Goldman Sachs cut TOPIX targets to 3,800 / 4,000 / 4,200 (3m/6m/12m) from 3,900 / 4,100 / 4,300 and trimmed FY2026 EPS growth for the TOPIX to 7.2% from 12.3%, citing higher oil and gas prices from sustained Strait of Hormuz disruptions. The bank assumed a six-week base-case impact from Hormuz and noted fragile market sentiment as Houthi attacks widen the Middle East conflict. The TOPIX fell 10.2% in March, ending an 11-month winning streak, with expected broader supply-chain and shipping disruptions hitting domestically-exposed sectors.

Analysis

Japanese earnings vulnerability is no longer a first-order oil shock story — the real margin pressure will show up through longer shipping lead-times, higher bunker and insurance costs, and localized supplier idling that raises working capital and pushes lean inventory strategies to break. Expect a staggered hit: manufacturing input-cost pressure in 1–2 months, earnings revisions over 2–4 quarters as FY guidance rolls, and confidence-driven multiple compression if the currency response amplifies imported inflation. Second-order winners will be domestic-demand beneficiaries (insurers, healthcare, staples) and non‑sea-dependent services; losers are mid‑cap exporters and global auto suppliers that run narrow gross margins and just‑in‑time parts flows. Re‑routing tankers/container ships around Africa increases voyage days and capex for shipping lines — that favors owners with fuel‑efficient fleets and forces liners to pass through surcharges, which chokes global trade volume and raises transshipment bottlenecks. Policy and flow catalysts matter: a sustained rise in LNG/Brent for >3 months increases JPY weakness risk, which forces BoJ/Finance coordination and could drive an acute volatility event in FX and equities. Conversely, any credible diplomatic corridor reopening or coordinated oil releases would snap risk premia tightly; market positioning is thin, so moves are amplified and reversals can be violent within weeks. This creates a practical rotation trade: hedge macro Japan exposure while preserving upside to secular AI/computing winners that benefit from portfolio reallocation. Capitalize on cheap asymmetric hedges on Japan beta, selective long positions in durable domestic franchises (pharma/insurers), and concentrated long convexity in AI hardware names where demand remains structural and supply inelastic in the near term.
§
WORK ITEM
Rewrite part of the TOPIX outlook passage with "trimmed" changed to "lowered". Begin at the words "Goldman Sachs cut" and stop after "hitting domestically-exposed sectors.".

(Scene geometry reasoning data)
§
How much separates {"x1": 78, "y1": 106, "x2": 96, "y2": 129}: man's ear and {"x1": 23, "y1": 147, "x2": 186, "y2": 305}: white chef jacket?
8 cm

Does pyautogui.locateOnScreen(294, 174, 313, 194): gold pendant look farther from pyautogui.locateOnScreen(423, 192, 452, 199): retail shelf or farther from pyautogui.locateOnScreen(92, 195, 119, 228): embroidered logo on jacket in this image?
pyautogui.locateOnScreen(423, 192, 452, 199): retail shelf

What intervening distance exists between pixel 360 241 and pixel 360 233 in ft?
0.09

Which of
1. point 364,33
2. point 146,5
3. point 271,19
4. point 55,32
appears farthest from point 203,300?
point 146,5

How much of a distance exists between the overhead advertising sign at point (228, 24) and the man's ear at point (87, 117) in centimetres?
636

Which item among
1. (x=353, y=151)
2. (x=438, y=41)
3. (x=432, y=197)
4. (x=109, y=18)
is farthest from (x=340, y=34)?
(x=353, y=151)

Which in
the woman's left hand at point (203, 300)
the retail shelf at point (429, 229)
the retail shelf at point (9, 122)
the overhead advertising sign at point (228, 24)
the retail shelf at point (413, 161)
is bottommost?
§
SOLUTION
Goldman Sachs cut TOPIX targets to 3,800 / 4,000 / 4,200 (3m/6m/12m) from 3,900 / 4,100 / 4,300 and lowered FY2026 EPS growth for the TOPIX to 7.2% from 12.3%, citing higher oil and gas prices from sustained Strait of Hormuz disruptions. The bank assumed a six-week base-case impact from Hormuz and noted fragile market sentiment as Houthi attacks widen the Middle East conflict. The TOPIX fell 10.2% in March, ending an 11-month winning streak, with expected broader supply-chain and shipping disruptions hitting domestically-exposed sectors.